The algorithmic nature of our lives causes us, by design, to miss some experiences that we absolutely must have for a full and faithful life. There’s comfort to grow, and there’s being so comfortable we miss those agitations of the Holy Spirit. God sends Jonah into Nineveh—and when he refuses, into other places, which makes my argument. Jesus calls disciples out of their boats and calls them to look at the table in a different way; Priscilla and Aquila are led to start gathering people in their homes. There are these moments when God says, “Do this instead,” the people do it, and something remarkable happens, even if the remarkable thing is just that they learn something new about themselves.

It’s this kind of openness to mystery that feels missing in a lot of church spaces these days, spaces where the unknown and uninvited can be received as wrong or strange.
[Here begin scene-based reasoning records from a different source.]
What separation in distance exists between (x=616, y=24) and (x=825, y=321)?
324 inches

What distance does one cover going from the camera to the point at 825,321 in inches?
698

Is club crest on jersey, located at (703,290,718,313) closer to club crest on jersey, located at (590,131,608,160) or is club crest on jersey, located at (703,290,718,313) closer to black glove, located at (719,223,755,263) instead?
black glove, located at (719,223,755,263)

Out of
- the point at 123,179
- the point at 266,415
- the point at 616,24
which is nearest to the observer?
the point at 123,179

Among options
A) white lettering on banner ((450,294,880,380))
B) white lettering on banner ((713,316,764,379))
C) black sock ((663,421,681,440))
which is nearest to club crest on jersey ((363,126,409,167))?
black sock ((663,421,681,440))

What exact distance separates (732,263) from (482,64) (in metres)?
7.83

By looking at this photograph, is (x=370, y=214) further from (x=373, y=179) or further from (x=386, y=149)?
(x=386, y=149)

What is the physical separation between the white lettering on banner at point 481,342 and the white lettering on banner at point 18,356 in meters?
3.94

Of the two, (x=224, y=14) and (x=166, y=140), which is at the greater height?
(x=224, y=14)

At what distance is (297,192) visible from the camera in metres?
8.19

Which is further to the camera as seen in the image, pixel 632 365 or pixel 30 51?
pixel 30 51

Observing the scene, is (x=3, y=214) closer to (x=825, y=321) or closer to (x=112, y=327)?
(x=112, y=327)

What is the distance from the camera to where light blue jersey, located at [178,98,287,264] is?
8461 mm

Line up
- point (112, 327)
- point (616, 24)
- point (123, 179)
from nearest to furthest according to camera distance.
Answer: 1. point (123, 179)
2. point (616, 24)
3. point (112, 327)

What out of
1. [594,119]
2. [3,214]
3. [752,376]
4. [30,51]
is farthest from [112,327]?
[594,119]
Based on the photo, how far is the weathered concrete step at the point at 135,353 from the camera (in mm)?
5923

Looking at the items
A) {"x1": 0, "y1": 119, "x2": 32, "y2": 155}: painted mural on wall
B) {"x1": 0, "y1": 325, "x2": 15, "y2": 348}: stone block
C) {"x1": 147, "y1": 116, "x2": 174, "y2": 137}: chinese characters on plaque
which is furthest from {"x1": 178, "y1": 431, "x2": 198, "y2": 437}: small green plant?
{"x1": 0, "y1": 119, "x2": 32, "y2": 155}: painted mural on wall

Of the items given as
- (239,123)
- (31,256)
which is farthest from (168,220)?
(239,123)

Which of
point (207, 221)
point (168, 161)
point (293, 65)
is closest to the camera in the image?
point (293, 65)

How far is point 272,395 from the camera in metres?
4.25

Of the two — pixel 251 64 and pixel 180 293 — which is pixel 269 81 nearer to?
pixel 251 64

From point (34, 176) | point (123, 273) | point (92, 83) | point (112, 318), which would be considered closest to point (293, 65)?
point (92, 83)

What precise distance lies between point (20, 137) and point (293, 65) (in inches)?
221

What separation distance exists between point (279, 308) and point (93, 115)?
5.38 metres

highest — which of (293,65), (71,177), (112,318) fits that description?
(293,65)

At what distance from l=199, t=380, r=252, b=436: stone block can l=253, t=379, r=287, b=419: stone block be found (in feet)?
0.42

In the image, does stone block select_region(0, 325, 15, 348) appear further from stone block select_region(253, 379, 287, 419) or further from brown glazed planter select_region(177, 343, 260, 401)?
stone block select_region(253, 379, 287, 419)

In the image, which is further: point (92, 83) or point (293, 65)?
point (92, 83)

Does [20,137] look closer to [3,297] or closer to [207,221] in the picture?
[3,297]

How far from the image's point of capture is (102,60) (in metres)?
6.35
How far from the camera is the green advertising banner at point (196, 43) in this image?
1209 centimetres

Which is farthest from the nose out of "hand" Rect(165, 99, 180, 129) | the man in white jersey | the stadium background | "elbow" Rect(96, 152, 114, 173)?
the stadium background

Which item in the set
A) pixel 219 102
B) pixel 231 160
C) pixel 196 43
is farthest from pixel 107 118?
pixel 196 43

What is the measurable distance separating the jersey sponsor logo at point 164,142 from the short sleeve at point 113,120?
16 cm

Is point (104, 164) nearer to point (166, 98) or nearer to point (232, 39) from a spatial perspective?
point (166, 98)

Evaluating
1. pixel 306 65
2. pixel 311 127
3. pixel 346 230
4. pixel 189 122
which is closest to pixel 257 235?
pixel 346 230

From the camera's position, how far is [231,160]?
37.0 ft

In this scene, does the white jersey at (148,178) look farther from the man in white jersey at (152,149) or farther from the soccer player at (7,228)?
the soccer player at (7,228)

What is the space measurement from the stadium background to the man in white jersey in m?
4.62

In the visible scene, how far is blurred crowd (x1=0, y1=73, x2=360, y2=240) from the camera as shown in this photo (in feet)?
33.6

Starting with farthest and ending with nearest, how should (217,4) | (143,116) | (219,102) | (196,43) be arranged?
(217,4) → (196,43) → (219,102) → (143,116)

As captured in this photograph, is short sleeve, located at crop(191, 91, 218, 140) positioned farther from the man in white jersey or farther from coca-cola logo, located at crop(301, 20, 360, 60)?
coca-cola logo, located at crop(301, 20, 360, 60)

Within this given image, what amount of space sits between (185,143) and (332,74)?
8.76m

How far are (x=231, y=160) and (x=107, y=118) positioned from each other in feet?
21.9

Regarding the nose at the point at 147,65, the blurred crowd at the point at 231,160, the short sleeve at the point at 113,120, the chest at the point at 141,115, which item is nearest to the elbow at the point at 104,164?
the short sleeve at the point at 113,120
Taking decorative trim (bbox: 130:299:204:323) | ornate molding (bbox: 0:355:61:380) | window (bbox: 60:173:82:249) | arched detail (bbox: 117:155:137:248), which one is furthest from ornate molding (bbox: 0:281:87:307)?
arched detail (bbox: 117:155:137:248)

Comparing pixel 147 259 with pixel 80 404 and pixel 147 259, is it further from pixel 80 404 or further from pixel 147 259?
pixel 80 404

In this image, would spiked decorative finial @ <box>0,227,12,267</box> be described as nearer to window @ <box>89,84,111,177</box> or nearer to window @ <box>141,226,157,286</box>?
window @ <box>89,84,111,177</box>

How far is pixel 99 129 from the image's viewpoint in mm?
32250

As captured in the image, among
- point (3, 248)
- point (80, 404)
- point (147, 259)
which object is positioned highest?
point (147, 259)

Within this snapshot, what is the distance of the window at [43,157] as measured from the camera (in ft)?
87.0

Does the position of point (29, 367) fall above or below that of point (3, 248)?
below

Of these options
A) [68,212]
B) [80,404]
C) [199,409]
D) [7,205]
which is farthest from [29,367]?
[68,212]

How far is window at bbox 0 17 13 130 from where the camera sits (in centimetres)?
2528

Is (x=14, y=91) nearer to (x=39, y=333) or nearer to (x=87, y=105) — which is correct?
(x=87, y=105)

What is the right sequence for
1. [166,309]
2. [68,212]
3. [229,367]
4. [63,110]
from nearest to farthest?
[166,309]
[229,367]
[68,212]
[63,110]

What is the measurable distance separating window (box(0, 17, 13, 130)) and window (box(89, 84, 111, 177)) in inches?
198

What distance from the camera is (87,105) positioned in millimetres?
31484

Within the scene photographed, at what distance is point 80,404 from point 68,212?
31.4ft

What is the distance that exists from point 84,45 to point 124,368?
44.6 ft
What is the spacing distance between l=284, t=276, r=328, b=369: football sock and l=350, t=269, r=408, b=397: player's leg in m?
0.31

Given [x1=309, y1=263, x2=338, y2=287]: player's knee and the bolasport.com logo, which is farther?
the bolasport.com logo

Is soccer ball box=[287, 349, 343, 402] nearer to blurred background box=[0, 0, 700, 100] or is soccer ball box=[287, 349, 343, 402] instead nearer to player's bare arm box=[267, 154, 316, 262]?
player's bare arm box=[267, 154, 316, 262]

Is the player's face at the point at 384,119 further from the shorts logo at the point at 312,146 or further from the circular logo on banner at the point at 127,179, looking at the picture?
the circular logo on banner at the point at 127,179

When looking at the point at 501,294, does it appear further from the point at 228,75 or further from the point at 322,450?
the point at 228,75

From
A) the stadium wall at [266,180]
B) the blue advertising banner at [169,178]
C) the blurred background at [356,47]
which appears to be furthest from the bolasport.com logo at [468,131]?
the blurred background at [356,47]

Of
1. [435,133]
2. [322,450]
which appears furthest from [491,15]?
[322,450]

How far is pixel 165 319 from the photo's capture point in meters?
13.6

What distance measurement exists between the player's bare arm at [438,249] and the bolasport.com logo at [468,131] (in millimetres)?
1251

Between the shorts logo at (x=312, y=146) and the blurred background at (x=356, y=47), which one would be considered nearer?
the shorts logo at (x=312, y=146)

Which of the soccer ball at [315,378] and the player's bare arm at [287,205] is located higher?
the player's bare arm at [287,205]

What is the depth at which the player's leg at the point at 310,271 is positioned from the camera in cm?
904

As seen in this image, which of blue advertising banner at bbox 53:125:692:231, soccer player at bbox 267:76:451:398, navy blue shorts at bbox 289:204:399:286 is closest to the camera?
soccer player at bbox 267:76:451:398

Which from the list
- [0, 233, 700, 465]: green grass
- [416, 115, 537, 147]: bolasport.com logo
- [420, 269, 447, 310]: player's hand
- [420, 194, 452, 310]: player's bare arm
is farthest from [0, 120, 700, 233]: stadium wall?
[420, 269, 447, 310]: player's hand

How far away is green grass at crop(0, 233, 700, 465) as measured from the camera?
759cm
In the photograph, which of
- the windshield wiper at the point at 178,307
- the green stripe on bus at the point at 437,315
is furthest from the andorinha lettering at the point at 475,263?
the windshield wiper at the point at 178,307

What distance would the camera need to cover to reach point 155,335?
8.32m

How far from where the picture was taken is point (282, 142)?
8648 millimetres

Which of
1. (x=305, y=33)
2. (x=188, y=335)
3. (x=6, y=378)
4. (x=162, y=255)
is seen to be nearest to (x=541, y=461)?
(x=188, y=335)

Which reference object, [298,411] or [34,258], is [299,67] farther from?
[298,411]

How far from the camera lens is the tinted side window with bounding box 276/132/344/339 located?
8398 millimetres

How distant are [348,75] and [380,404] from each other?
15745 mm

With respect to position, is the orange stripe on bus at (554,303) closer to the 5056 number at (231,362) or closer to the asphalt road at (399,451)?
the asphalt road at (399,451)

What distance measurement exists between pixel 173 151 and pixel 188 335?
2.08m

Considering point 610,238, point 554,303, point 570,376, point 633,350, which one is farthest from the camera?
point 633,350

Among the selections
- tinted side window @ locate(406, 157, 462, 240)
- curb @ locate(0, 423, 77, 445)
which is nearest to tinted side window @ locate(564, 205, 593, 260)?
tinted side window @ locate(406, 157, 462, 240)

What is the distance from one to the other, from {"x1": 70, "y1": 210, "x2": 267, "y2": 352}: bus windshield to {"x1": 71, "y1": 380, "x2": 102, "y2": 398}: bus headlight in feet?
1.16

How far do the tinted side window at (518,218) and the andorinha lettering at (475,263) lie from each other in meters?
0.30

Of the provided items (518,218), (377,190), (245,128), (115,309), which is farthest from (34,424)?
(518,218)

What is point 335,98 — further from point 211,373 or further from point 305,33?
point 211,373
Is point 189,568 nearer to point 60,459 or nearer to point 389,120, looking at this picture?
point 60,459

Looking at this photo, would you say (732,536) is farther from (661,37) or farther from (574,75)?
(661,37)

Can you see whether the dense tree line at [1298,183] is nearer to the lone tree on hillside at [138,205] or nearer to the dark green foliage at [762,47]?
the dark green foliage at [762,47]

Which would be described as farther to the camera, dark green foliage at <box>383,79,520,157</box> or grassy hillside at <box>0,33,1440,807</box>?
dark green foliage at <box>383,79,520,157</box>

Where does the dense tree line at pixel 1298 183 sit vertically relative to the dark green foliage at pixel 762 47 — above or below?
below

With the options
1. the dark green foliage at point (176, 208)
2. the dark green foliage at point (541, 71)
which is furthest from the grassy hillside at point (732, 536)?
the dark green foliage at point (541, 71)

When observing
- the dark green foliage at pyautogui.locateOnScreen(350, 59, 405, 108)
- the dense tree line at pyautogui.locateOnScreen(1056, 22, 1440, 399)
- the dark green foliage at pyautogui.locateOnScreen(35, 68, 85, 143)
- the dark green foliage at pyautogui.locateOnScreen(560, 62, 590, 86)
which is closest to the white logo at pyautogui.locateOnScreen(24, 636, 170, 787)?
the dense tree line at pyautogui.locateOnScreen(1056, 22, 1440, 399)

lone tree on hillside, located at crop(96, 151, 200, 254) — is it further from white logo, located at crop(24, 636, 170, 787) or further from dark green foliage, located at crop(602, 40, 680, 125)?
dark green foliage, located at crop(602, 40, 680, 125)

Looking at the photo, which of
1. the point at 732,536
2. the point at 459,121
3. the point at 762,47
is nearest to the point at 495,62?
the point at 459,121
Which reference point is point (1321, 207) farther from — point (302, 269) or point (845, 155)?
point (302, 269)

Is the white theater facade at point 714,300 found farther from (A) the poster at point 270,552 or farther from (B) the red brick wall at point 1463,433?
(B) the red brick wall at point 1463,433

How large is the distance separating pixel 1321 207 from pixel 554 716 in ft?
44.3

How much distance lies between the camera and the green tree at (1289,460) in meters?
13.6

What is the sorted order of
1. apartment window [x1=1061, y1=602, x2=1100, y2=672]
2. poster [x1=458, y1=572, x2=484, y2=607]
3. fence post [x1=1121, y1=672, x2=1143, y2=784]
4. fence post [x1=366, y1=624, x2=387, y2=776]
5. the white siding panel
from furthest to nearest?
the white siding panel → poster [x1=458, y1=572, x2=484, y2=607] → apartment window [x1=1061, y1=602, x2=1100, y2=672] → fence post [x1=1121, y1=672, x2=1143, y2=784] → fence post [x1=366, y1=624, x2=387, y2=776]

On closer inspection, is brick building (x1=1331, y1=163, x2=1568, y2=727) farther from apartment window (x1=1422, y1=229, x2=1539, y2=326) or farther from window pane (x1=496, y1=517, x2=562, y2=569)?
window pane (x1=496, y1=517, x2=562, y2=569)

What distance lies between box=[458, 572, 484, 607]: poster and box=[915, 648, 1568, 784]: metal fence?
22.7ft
But this refusal to embrace the random is coming at a high cost: people are being left out. What’s more, we’re missing a key facet of our relationship with the Divine: God cares nothing about our algorithms.

The question is, how can we, as church, create more encounters with spontaneity? Different songs? Different speakers? Sure! Let’s press harder. Next February, instead of saying, “Hey, remember Black people?” what if we shifted worship to embody some practices born of the Black church, which would mean—gasp—being in better relationship with Black people and letting them lead it? Or doing an all-Spanish liturgy in the fall for National Hispanic Heritage Month, or having an LGBTQ dance group come and vogue during June? That would be “so random,” and it would also teach us a lot more about Pride than our ecclesial statements often do.

Some people will be upset because they “needed something different.” But the truth is we don’t always know what we need, and I wish the church could become a safe space to push us on being so safe. There’s nothing in our faith that requires it, and too much has been lost in our pursuit of it.

Instead of just responding to the unexpected, what if we were to move toward the random and uninvited? What would happen if we curated experiences full of care without worrying about being so careful? I bet not only would we not die but we’d live a little more. I bet we could better help people embrace the strange and the stranger.

Our trusty technical and cultural algorithms, however, have grown better and better at building the silos. I needed baseball, and I needed camp, but only one of those did I ask for. God did miracles with both, and algorithms can’t predict that.

By the way, it was a church camp. 

Julian DeShazier

Julian DeShazier is senior minister of University Church in Chicago. He performs as J. Kwest, an Emmy-winning hip-hop artist.